*DATASET ENTRIES*.
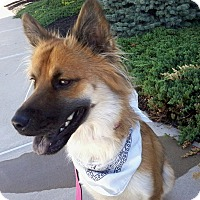 Adopt A Pet :: Shakira -ADOPTED ! - Tipp City, OH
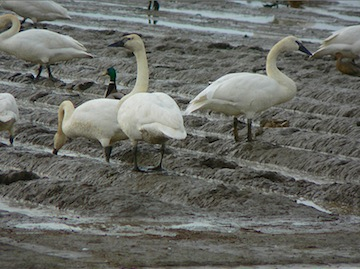 WA sets up hotline for sick swans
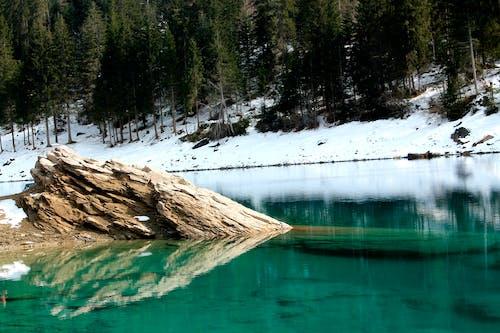 冬季, 冷, 冷冰的, 天性 的 免费素材照片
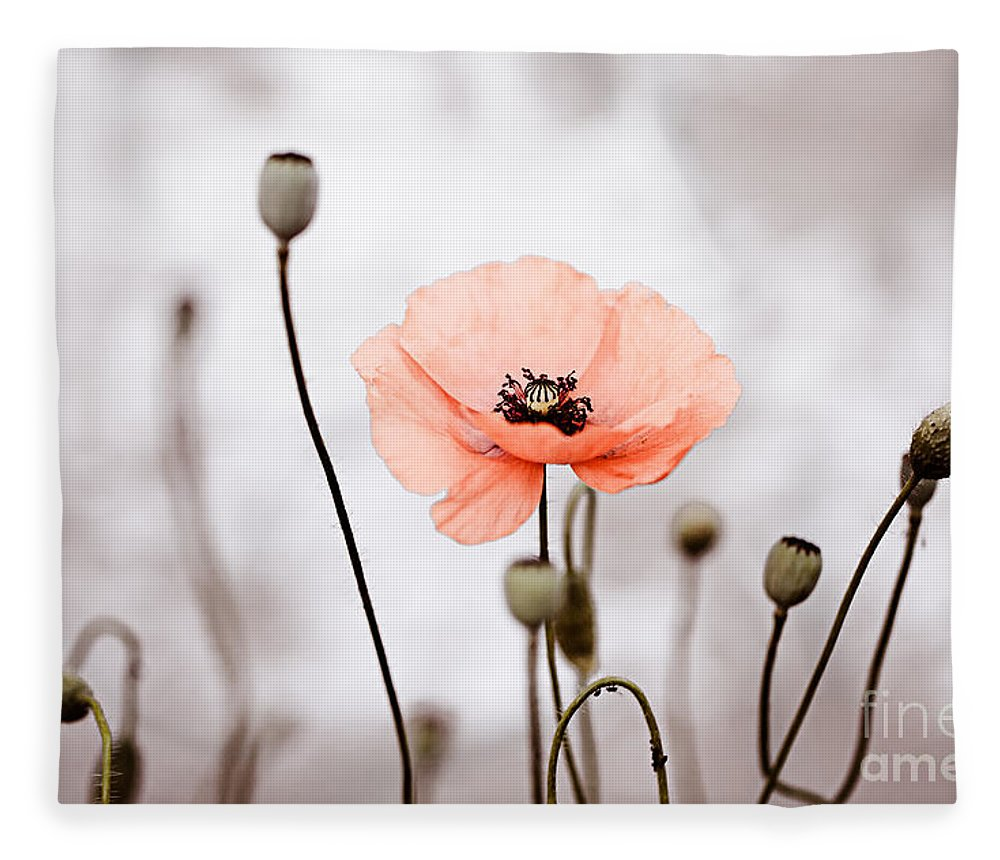 Poppy Fleece Blanket featuring the photograph Red Corn Poppy Flowers 01 by Nailia Schwarz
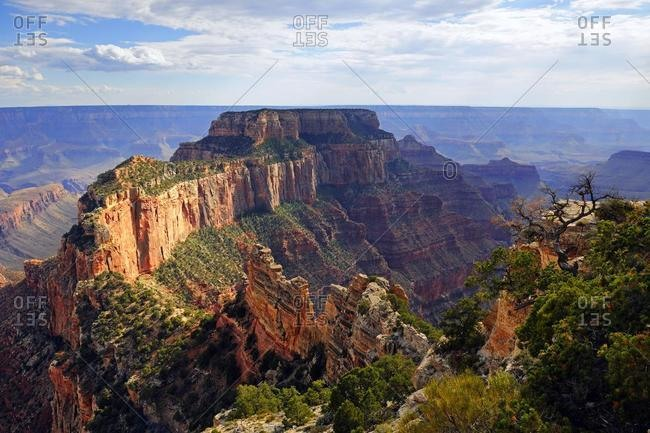 Evening mood, Grand Canyon North Rim, Cape Royal, Arizona, USA, America, North America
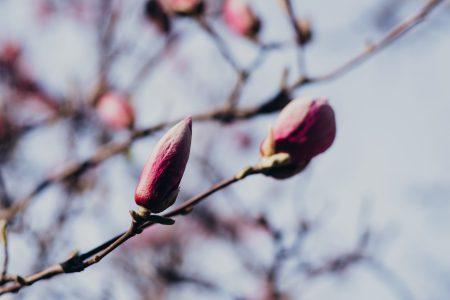 Magnolia tree blossom closeup 2 - free stock photo
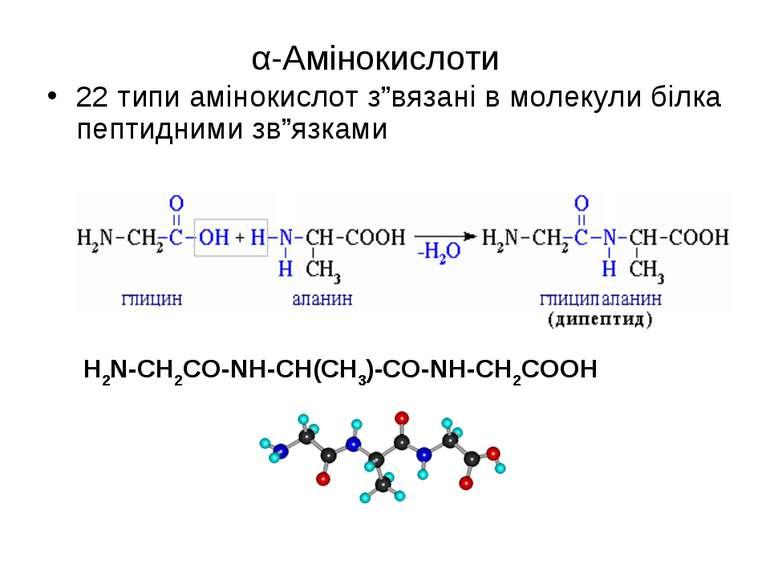 """α-Амінокислоти 22 типи амінокислот з""""вязані в молекули білка пептидними зв""""яз..."""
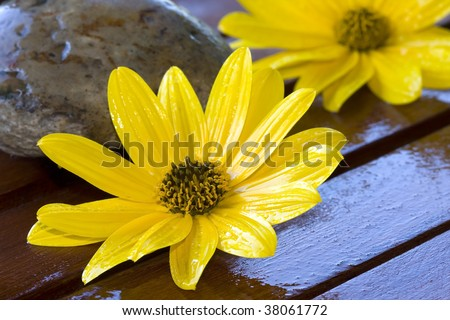 yellow flowers and wood, natural treatment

*ASSIGNMENT*. Return only the lines from the one that contains "Magnolia tree blossom" through the closing line of the data, inclusive, reproduced exactly and with every picture left out.

*YOUR SOLUTION*.
 Magnolia tree blossom closeup 2 - free stock photo
 """α-Амінокислоти 22 типи амінокислот з""""вязані в молекули білка пептидними зв""""яз..."""
 yellow flowers and wood, natural treatment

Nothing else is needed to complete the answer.